Hello Tom,
12.01.2024 00:43, Tom Lane wrote:
> Robert Haas <robertmhaas@gmail.com> writes:
>> On Wed, Jan 10, 2024 at 10:00 PM Alexander Lakhin <exclusion@gmail.com> wrote:
>>> I was discouraged by that vast distance and implicit buffer usage too, but
>>> I found no other feasible way to fix it. On the other hand, 75e03eabe and
>>> Andres's words upthread made me believe that it's an acceptable solution.
>> I agree that it's potentially acceptable. I just wonder if Tom or
>> someone else is going to want to propose a bigger change to avoid some
>> of this messiness. I don't know what that would look like, though.
> I'm still feeling itchy about it. Maybe the problem could be fixed
> better if we didn't re-use slots with such abandon in this code,
> but I don't have a concrete proposal. Also, that'd likely be a
> nontrivial rewrite bringing its own possibilities of adding bugs.
I'm not too excited by this approach either, but maybe it's the only
solution which can be implemented for now.
I have rechecked other ExecGetUpdateNewTuple() calls and confirmed that all
of these materialize newslot returned.
Namely,
1) ExecCrossPartitionUpdate() called by ExecUpdateAct(), where in case of a
retry we have:
/* ensure slot is independent, consider e.g. EPQ */
ExecMaterializeSlot(slot);
2) ExecModifyTable() passes the slot returned to ExecUpdate(), which begins
with a call to ExecUpdatePrologue(), which materializes the slot.
3) ExecUpdate() itself calls ExecGetUpdateNewTuple() in a loop (redo_act),
where ExecUpdateAct() called, which also materializes the slot.
So this place in ExecBRUpdateTriggers() is the only one where we have no
materialization after ExecGetUpdateNewTuple().
Maybe another option is to always materialize the slot inside
ExecGetUpdateNewTuple(), but I'm afraid such a change is not suitable for
back-patching...
> Some concrete thoughts:
>
> * Maybe better to Assert(newslot == epqslot_clean) instead of
> what you did here? Not sure.
Me too. Other ExecGetUpdateNewTuple() calls don't have such Asserts nearby,
but I haven't studied yet whether they could have ones...

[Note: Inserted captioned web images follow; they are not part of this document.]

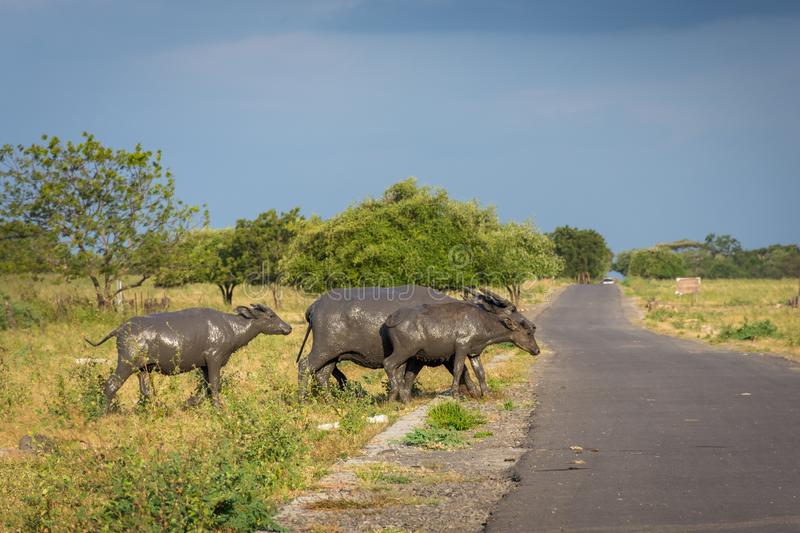 A group of buffalo on their natural habitat, Savanna Bekol, Baluran. aluran National Park is a forest preservation area that. Extends about 25.000 ha on the royalty free stock photo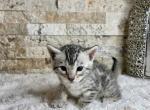 Light Purple - Bengal Kitten For Sale -
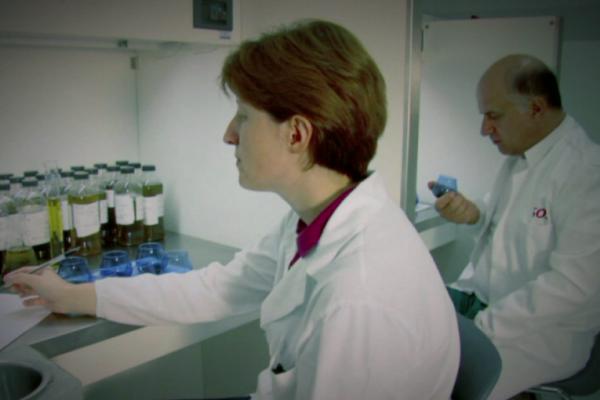 olive oil laboratory 4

> * Why is the ExecMaterializeSlot step needed if we don't have
> an epqslot_candidate?
I had decided to move that step out of "if (epqslot_candidate != NULL)"

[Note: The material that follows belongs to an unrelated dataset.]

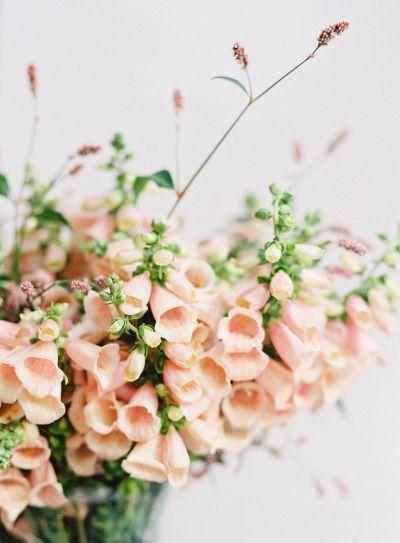 Glitch clipart little flower 25+ Best full Seattle Little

in v3 to play safe when removing ExecMaterializeSlot(newslot) brought by
75e03eabe (more details upthread [1]). I thought that if that commit stated
that the slot needs materialization (it was time before 86dc90056, which
raised the current issue), then the materialization must be preserved.
(The same commit can be found in zheap repository [2], but I found no other
explanation of it's purpose...)
Though looking at the current core code, I'm inclined to perform
ExecMaterializeSlot() only when we have epqslot_candidate, if we can afford
not to bother about that zheap-specific or similar scenario...
[1] https://www.postgresql.org/message-id/e989408c-1838-61cd-c968-1fcf47c6fbba%40gmail.com
[2] https://github.com/EnterpriseDB/zheap/commit/75e03eabe
Best regards,
Alexander